The fact that McGraw is on the Reservation at all is a testament to just how dire the Navajo situation is. He normally works in developing countries -- digging wells in places like South Sudan, Kashmir and Cameroon.

But now the problem is right in his backyard. "I really had no concept that this kind of material poverty existed in the U.S.," he said.

But it does. The question is, why?

Cowan took that question to Dan McCool, a political science professor at the University of Utah, who has studied Indian water rights for the last 40 years.

"It should be regarded as a national embarrassment," he said of the water situation.

"How is this possible in this day and age that Americans don't have running water?" Cowan asked.

"American Indians in Arizona and New Mexico were not allowed to vote until 1948," McCool said. "They did not have a voice. They weren't in line politically when the money, the funding, the projects and the water [were] being allocated."

So the only source of water left for the Navajo is groundwater, lying deep beneath the hard rock of the Continental Divide.

"We took this project to hydrogeologists, to engineers, to construction specialists all over the country, even here in the Southwest," said McGraw. "And everyone said, 'Well, this is one of the most challenging projects we've ever seen.'"

Even if they can find water, it might not be drinkable.

"You'd probably start to hit water here at about 600 feet, but the water you'd get out would be laced with uranium."

That's from years of mining on the reservation during World War II.

Older water wells dot the landscape.

Sarah Begay, who's lived on the reservation all her life, took Cowan to one. It's still pumping water, but few dare drink from it anymore.

Begay said that for about 20-30 years it was fine, but then people started getting sick.

So DigDeep must dig deeper -- and the clock is ticking.

"Running out of water by the middle of the month is a painful experience," said George McGraw. "Most of them still do."

Lindsay Johnson makes sure she doesn't run out. She has a system to conserve every drop Arviso delivers.

"What would you do without her?" Cowan asked.

"I don't know!" she laughed.

Aside from her morning coffee mug, she uses only paper plates and cups so she doesn't have to wash dishes.

Like her fellow Navajos, Lindsay shares her home with as many as eight other people.

When it comes to washing hair, two, maybe three of them will all use the same water.

▶ _SOURCE DATA_
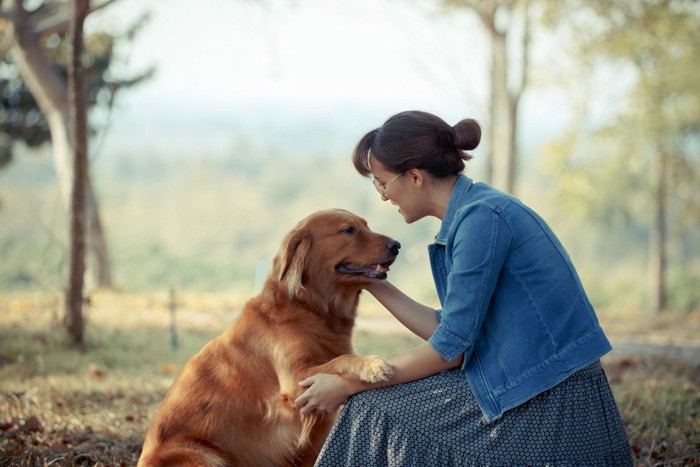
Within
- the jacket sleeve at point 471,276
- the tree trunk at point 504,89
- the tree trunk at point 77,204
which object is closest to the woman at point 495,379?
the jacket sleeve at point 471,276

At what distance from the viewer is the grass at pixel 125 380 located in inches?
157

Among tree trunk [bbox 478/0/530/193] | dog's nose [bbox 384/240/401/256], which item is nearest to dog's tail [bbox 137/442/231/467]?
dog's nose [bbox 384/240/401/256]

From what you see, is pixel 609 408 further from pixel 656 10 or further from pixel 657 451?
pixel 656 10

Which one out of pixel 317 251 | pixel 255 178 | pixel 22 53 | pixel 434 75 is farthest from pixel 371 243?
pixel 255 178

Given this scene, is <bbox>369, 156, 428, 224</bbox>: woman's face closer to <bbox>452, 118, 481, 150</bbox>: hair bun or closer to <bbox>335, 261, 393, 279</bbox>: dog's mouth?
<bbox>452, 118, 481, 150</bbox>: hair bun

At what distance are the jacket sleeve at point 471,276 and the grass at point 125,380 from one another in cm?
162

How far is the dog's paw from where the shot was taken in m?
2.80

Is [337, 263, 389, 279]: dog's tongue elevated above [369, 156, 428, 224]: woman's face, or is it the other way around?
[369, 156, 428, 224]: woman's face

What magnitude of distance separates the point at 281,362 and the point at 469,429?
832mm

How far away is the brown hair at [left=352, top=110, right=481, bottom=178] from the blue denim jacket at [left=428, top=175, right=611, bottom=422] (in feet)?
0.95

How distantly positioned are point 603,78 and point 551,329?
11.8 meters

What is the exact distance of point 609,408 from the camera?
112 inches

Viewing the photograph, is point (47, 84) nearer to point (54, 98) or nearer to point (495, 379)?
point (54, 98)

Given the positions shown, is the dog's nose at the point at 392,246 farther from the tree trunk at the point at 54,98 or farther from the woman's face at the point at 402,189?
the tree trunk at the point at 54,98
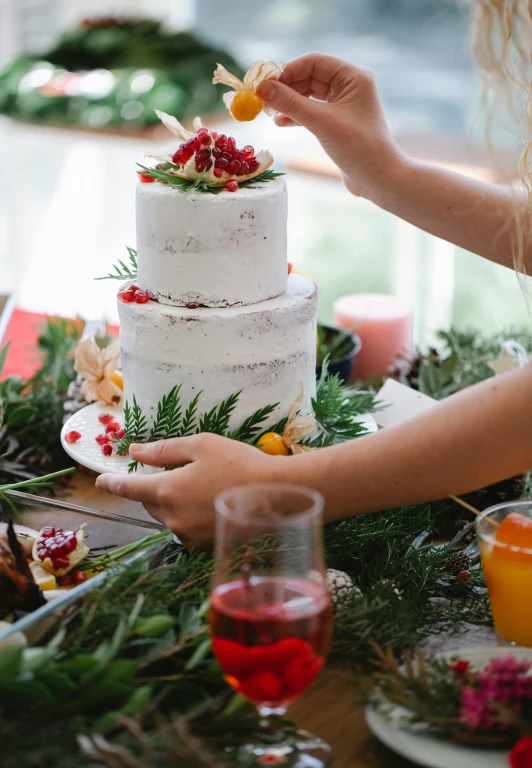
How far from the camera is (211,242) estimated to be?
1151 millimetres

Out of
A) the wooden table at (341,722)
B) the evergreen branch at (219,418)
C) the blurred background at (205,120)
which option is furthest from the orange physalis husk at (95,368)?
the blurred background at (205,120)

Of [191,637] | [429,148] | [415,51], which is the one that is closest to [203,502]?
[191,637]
...
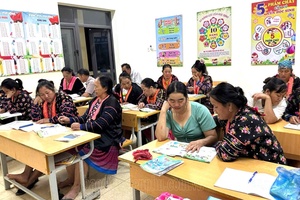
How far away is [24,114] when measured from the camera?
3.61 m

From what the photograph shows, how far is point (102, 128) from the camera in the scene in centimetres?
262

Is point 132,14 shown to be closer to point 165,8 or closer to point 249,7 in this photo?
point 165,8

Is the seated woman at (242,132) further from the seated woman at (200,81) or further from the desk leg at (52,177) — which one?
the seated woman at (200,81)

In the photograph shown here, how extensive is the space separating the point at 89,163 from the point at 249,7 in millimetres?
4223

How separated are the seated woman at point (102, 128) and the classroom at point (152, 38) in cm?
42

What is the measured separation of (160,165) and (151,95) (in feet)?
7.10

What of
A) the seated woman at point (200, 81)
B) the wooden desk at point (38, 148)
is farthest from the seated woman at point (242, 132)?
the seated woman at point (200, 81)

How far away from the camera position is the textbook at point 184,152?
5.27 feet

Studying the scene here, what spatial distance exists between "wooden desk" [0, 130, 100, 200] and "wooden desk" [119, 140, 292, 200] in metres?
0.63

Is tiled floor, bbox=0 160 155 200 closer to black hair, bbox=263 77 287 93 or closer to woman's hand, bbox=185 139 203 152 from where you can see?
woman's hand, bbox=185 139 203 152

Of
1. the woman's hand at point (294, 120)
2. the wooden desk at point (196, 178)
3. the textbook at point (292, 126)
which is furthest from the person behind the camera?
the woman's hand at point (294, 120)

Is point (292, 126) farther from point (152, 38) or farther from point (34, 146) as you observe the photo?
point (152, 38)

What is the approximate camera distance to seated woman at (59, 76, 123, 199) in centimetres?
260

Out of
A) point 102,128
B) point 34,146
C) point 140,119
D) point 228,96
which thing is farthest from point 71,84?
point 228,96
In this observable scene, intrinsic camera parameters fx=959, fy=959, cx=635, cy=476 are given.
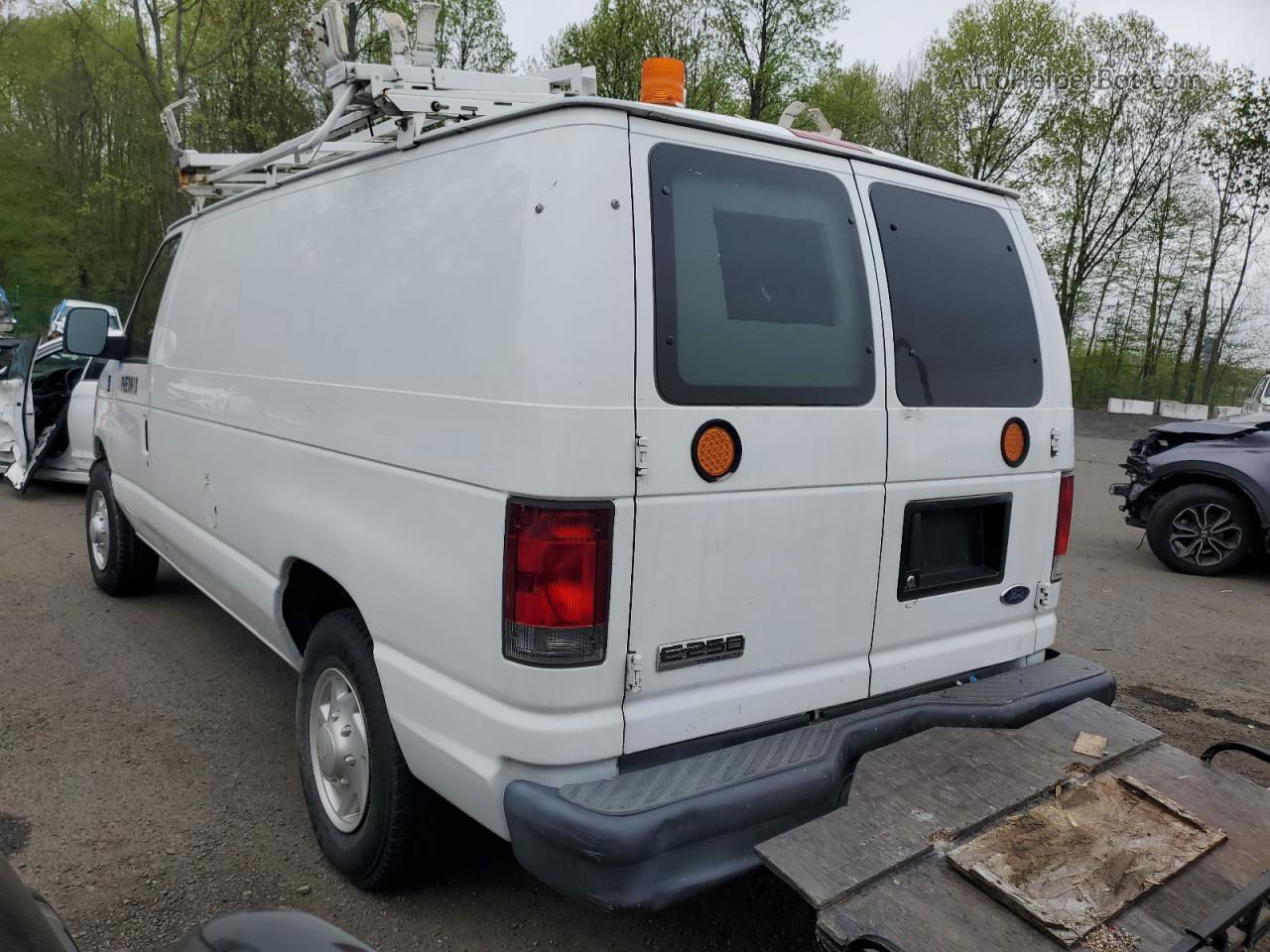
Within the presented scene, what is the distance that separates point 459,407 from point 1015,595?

▶ _ACTIVITY LIST_
1. Do these statements agree with the piece on Navajo water? Answer yes or no for each, quoting the words of the piece that decide it. (a) McGraw usually works in developing countries. (b) American Indians in Arizona and New Mexico could vote from 1930 on. (c) Lindsay Johnson avoids washing dishes by using paper plates and cups.
2. How might the piece on Navajo water go on? Continue it after its last sentence.

▶ _SET OF ANSWERS_
1.
(a) Yes: "He normally works in developing countries -- digging wells in places like South Sudan, Kashmir and Cameroon."
(b) No: "American Indians in Arizona and New Mexico were not allowed to vote until 1948"
(c) Yes: "she uses only paper plates and cups so she doesn't have to wash dishes."

2.
Lindsay's 16-year-old granddaughter, Yvonne, says almost everyone here finds ways to cope without running water, but few want to talk about it.

"People don't share their stories," she said. "I don't either. It's kind of embarrassing. It's just hard."

So, Cowan asked, who's to blame for this situation?

"The counties and the states say it's the Federal responsibility, and the Feds say, no, we're broke, it's the state's and county's responsibility," said McCool.

"So a lot of finger-pointing," said Cowan.

"Oh yeah, and a lot of passing the buck."

And so, the Navajo wait.

George McGraw's DigDeep well is coming along, but it will cost close to $500,000 to complete -- all of it funded by donations.

But even if the well gets up and pumping, Darlene Arviso still won't be out of a job. A new well doesn't mean homes will suddenly have new plumbing.

What it means is clean water will be more readily accessible -- a first step. The next will be building gravity-fed storage tanks that could be hooked up to faucets inside.

But that's several years -- and probably countless fundraisers -- away.

"Things are not simple here," said McGraw. "But every time we have even the smallest success in this project, those little moments are so tremendously impactful to me. I think I'm really starting to live for this project. It's ours."

"Do you think you'll ever see a day where everyone here has water?" asked Cowan.

"I just hope so!" Arviso laughed. "I just pray that they'll have running water, yeah."

A simple wish the Navajo people hope won't just be drop in an already-empty bucket.